┏━━
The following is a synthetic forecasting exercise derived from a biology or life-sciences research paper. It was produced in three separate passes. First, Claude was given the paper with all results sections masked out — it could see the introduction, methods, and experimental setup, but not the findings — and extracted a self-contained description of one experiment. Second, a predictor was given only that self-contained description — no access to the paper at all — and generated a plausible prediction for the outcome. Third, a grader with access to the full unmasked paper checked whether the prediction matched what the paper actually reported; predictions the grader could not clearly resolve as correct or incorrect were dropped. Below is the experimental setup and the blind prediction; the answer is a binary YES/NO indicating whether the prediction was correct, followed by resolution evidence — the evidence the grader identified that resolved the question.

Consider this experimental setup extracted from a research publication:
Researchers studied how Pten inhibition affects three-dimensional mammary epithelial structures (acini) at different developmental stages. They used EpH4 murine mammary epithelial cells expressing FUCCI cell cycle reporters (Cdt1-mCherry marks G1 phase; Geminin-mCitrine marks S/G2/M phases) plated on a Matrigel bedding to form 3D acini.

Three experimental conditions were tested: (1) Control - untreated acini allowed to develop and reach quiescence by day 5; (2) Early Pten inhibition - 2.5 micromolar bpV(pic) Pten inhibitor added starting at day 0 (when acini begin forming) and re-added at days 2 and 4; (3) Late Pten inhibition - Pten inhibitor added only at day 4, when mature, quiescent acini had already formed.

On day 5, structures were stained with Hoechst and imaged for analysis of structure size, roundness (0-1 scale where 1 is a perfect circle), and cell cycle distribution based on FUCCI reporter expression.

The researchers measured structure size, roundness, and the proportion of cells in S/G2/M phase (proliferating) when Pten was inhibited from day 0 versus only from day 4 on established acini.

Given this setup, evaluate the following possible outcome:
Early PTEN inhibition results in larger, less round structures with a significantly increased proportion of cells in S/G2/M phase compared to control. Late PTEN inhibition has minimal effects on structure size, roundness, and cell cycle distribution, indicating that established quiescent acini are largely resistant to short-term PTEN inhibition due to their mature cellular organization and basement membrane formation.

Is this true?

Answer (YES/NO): NO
┗━━
**TASK GOAL**
Copy out every line in the entries above that holds "this".

**WRITTEN REPLY**
Consider this experimental setup extracted from a research publication:
Given this setup, evaluate the following possible outcome:
Is this true?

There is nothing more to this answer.